Don't take that description too much to heart, though. Zol's menu includes "duck fingers." When a visitor noted that they

don't sound particularly Danish, Knox replied, "Ah, but Chef Kim, who is Danish, makes this great dish with puff pastry and apples and prunes, and I really want Houstonians to try my duck and see what it should really taste like."

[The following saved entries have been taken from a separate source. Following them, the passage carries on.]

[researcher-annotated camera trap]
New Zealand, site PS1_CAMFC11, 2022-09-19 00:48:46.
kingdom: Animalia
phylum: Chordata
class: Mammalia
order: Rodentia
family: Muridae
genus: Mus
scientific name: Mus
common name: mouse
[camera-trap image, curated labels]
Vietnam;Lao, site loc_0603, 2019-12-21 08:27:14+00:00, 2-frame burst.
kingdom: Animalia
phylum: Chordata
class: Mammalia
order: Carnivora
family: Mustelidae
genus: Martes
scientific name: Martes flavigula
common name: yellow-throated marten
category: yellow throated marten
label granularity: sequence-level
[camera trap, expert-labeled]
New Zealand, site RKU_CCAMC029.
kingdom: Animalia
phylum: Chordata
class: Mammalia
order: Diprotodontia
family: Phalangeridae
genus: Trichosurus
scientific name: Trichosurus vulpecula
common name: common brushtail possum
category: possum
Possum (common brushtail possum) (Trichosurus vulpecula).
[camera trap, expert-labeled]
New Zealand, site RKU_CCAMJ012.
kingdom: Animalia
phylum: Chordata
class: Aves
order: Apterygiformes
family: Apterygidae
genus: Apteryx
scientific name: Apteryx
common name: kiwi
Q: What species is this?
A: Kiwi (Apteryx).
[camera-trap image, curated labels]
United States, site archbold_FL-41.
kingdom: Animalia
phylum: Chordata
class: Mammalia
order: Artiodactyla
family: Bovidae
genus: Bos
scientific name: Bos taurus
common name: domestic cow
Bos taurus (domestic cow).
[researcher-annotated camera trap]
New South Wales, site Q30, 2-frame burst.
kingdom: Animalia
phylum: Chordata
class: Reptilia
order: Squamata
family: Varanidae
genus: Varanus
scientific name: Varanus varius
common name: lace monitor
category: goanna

A better way to describe Zol's concept is "if Liz likes it, it's going on the menu." How else to explain the lobster, lamb chops and spinach dip? But if you want to try something Danish, she recommends the "meatballs and the shooting star" — two filets of fish, one fried, one steamed, on an open sandwich. Paul Galvani

If things go on schedule, we'll have a new hotel restaurant downtown come early April. Chef Michael Kramer is down to his last four weeks of experimentation before his new restaurant Voice at Hotel Icon (220 Main) celebrates its grand opening with new food and new (lighter) decor. The Voice is going for a more relaxed, casual vibe than its predecessor Bank offered.

At a recent food tasting, Kramer, who led McCrady's Restaurant in Charleston, South Carolina, and who studied under chefs Roland Passot, Wolfgang Puck and Dean Fearing, says he'll use as much Gulf Coast fish and produce as possible, but won't be turning down any beautiful fish from Fiji. He presented dishes of baby beets with crunchy sea salt, mushroom cappuccino, Gulf red snapper and smoked duck with micro celery — it all looked wonderful and was delicious.

Meanwhile, dessert chef Charles Allen says he's "still kind of in the lab" on which sorbets to match with his different pastry dishes. He makes a praline tart that goes well with anything and a celery sorbet that he calls the perfect palate cleanser.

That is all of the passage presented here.